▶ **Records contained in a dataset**
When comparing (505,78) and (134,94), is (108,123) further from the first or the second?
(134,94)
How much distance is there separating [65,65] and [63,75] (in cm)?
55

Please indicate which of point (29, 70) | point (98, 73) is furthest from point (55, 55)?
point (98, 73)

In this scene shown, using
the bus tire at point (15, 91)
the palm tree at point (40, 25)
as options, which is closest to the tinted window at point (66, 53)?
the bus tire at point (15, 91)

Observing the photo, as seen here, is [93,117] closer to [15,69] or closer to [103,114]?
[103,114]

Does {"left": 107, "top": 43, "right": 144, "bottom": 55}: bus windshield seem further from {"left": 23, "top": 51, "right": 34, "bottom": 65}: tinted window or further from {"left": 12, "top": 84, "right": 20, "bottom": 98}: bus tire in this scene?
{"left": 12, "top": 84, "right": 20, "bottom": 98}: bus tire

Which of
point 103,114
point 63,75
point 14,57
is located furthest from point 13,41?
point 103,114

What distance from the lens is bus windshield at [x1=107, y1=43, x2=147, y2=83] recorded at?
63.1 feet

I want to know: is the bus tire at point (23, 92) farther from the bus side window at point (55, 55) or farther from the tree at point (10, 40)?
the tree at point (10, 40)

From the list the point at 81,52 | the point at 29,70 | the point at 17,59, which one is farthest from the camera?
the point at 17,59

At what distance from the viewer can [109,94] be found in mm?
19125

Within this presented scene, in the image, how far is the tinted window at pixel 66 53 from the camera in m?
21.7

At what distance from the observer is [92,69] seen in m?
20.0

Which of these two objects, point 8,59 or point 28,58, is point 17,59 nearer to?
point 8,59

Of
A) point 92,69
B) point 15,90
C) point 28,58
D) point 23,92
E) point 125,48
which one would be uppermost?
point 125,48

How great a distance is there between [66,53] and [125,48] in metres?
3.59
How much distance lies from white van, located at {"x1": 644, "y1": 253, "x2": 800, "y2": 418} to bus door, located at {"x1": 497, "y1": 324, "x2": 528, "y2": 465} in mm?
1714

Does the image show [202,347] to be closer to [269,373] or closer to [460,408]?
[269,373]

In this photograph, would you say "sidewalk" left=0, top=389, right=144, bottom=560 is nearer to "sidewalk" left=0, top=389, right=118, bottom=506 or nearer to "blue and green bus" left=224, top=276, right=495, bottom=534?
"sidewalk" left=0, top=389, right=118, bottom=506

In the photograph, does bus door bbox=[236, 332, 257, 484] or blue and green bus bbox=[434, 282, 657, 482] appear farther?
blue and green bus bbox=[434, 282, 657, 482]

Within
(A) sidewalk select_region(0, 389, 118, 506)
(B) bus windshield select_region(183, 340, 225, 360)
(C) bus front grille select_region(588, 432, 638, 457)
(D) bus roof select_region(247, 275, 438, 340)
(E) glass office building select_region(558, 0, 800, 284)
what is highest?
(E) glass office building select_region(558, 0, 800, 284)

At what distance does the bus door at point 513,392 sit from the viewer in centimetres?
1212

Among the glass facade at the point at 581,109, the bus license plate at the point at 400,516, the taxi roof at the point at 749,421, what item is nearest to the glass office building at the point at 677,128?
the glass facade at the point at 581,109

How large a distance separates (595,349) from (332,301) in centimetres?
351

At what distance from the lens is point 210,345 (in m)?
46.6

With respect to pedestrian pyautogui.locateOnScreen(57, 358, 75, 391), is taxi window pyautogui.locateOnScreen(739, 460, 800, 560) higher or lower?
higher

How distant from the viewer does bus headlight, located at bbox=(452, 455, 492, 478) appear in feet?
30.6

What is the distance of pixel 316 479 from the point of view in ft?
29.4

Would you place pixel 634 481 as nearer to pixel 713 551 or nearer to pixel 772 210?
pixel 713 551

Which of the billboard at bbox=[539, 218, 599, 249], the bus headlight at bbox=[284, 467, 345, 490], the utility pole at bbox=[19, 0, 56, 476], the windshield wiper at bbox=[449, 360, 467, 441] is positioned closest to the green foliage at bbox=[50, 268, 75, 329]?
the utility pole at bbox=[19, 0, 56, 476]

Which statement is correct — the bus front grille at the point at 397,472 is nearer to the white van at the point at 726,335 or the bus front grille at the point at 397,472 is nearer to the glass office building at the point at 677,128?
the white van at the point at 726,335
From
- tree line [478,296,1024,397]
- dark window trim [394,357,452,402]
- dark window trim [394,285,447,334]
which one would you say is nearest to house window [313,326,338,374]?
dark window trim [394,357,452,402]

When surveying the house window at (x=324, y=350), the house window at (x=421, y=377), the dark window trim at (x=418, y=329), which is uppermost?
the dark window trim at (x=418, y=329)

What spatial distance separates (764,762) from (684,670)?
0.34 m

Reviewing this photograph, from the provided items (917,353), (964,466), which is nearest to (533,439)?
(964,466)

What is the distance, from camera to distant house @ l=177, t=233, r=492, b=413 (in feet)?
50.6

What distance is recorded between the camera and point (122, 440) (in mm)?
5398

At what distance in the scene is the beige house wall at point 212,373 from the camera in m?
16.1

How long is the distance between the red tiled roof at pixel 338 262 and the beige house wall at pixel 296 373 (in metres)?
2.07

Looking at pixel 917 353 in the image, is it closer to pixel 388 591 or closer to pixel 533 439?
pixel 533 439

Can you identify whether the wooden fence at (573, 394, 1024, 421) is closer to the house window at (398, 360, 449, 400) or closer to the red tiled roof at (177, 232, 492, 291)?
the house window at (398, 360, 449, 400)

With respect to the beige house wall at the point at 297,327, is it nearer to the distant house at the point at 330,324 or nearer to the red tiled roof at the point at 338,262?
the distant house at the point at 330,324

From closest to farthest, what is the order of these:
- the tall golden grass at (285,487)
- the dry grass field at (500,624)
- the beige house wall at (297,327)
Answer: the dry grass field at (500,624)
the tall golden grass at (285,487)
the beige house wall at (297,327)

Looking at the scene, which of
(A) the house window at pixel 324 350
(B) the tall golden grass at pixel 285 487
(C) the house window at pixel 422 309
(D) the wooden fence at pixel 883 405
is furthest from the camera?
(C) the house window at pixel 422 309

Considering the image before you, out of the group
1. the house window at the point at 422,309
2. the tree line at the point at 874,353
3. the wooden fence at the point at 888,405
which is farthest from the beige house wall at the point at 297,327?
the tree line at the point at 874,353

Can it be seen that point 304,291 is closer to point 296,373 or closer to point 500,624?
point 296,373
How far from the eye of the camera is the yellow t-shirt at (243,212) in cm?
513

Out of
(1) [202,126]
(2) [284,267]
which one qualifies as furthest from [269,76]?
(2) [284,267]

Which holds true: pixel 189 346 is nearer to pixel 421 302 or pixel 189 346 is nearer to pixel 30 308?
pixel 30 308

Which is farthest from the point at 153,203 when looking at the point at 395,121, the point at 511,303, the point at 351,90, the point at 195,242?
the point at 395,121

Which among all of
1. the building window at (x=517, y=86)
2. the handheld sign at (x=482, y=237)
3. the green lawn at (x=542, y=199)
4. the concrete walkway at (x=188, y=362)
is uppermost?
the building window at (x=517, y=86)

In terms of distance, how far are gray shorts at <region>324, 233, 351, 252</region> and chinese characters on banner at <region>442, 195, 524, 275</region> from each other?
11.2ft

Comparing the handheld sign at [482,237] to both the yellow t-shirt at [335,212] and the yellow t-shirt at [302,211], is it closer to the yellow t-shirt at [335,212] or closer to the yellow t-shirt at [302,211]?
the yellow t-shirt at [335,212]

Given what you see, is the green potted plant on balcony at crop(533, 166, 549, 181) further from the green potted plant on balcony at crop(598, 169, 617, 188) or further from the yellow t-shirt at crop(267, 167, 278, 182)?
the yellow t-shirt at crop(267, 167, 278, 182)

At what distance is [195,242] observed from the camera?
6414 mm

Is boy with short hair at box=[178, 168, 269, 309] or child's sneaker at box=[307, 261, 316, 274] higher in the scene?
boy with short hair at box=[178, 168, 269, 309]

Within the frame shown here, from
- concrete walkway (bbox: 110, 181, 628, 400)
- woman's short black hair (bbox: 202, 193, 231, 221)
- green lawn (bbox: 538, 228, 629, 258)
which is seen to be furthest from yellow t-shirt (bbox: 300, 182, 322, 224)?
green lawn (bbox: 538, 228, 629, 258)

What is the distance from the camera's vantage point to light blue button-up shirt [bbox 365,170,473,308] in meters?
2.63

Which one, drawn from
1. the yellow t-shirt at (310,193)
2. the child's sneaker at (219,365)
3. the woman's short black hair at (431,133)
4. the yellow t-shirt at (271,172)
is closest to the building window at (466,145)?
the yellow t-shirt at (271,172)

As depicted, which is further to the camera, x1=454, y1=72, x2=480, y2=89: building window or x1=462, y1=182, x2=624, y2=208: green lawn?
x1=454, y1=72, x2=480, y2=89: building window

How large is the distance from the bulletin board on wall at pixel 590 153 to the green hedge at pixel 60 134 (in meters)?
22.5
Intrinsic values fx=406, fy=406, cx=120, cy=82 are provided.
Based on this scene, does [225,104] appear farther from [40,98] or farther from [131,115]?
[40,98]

▶ **What to produce**
Reproduce the lines word for word, starting at the one holding "In terms of" and ending at the final line of the material above.

▶ **Answer in full**
In terms of distance, how far are gray shorts at <region>324, 233, 351, 252</region> and chinese characters on banner at <region>442, 195, 524, 275</region> from each other?
11.2ft

Comparing the handheld sign at [482,237] to both the yellow t-shirt at [335,212] and the yellow t-shirt at [302,211], is it closer to the yellow t-shirt at [335,212] or closer to the yellow t-shirt at [302,211]?
the yellow t-shirt at [335,212]

Given what you see, is the green potted plant on balcony at crop(533, 166, 549, 181) further from the green potted plant on balcony at crop(598, 169, 617, 188) or further from the yellow t-shirt at crop(267, 167, 278, 182)?
the yellow t-shirt at crop(267, 167, 278, 182)

At what distance is [195,242] observed from the camera?
6414 mm

Is boy with short hair at box=[178, 168, 269, 309] or child's sneaker at box=[307, 261, 316, 274] higher in the scene?
boy with short hair at box=[178, 168, 269, 309]

Within the frame shown here, from
- concrete walkway (bbox: 110, 181, 628, 400)
- woman's short black hair (bbox: 202, 193, 231, 221)
- green lawn (bbox: 538, 228, 629, 258)
which is seen to be furthest from yellow t-shirt (bbox: 300, 182, 322, 224)?
green lawn (bbox: 538, 228, 629, 258)

What is the distance from the camera's vantage point to light blue button-up shirt [bbox 365,170,473,308] in meters?
2.63

Which one, drawn from
1. the yellow t-shirt at (310,193)
2. the child's sneaker at (219,365)
3. the woman's short black hair at (431,133)
4. the yellow t-shirt at (271,172)
is closest to the building window at (466,145)?
the yellow t-shirt at (271,172)

As depicted, which is further to the camera, x1=454, y1=72, x2=480, y2=89: building window or x1=462, y1=182, x2=624, y2=208: green lawn?
x1=454, y1=72, x2=480, y2=89: building window

How large is the distance from the bulletin board on wall at pixel 590 153 to the green hedge at pixel 60 134 (in meters)?
22.5
Intrinsic values fx=406, fy=406, cx=120, cy=82 are provided.
Based on this scene, does [225,104] appear farther from [40,98] or farther from [131,115]?
[40,98]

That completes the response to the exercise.